§ What is expected
Give only the number of lines in the data that include the string "level".

§ Source data
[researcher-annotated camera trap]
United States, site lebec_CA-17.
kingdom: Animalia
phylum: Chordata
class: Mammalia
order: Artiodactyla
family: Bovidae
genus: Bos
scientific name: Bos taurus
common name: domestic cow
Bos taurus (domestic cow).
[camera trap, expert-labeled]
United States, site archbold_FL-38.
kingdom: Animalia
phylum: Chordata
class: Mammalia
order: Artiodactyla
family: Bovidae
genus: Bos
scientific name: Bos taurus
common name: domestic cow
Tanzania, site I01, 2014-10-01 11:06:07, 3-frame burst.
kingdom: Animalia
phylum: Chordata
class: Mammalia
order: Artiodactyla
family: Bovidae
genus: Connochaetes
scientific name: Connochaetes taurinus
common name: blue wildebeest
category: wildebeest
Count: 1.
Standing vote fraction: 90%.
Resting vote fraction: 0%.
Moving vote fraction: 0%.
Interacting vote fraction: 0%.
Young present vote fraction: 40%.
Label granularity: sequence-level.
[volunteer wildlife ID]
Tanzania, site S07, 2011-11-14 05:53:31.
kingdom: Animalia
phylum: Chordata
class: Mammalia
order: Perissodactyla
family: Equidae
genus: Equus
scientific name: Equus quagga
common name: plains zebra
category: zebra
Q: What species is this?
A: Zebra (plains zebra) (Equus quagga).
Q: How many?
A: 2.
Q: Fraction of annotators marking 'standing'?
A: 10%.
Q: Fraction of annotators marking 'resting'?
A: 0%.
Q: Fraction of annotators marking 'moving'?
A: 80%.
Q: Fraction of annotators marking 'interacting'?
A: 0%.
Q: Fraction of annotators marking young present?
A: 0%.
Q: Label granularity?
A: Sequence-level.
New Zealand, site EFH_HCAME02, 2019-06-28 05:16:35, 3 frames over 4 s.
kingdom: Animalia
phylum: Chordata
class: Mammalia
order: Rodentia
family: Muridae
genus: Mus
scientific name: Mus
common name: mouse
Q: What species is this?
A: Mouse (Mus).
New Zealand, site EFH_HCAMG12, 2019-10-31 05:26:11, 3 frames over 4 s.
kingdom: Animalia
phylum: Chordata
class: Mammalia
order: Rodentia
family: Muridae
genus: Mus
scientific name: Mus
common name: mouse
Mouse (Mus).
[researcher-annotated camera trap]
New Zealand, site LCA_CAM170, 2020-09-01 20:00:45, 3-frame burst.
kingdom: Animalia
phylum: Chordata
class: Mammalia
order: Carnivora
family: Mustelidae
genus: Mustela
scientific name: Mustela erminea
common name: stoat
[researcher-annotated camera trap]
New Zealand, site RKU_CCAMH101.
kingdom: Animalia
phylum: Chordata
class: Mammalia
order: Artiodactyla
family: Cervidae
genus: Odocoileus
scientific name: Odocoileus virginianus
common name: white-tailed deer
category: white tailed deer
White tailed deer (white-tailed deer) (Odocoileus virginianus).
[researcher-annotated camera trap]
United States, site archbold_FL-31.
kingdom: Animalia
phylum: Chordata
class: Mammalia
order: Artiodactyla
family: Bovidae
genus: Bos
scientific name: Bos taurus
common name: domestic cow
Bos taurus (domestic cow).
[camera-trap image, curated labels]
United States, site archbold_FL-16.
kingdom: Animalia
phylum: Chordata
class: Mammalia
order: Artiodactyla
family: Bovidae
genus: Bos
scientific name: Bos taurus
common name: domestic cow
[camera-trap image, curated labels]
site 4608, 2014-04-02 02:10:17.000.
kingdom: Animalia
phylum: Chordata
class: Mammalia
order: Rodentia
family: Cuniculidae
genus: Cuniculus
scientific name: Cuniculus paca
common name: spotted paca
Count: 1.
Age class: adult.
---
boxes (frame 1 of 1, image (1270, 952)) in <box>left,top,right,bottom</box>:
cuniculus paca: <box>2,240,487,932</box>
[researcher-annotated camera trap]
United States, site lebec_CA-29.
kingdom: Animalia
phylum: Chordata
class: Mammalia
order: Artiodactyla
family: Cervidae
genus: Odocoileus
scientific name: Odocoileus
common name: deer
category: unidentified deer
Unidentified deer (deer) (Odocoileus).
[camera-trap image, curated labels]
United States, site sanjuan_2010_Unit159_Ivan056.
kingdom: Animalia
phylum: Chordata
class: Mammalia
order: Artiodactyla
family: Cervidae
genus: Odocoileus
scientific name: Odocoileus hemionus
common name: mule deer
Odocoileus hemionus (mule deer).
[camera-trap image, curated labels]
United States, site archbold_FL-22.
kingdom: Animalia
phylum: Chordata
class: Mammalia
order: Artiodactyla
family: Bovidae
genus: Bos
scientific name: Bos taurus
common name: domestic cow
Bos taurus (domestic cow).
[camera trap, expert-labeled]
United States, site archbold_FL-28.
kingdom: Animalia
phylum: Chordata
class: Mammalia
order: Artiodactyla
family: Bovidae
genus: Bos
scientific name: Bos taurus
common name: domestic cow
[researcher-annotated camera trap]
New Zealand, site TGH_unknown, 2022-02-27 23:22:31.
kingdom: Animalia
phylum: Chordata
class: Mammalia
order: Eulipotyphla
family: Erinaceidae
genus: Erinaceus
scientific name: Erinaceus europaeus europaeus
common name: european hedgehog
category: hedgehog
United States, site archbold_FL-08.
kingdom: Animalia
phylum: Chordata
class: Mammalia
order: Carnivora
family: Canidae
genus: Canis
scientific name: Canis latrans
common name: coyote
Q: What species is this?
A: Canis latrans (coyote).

§ Finished exercise
2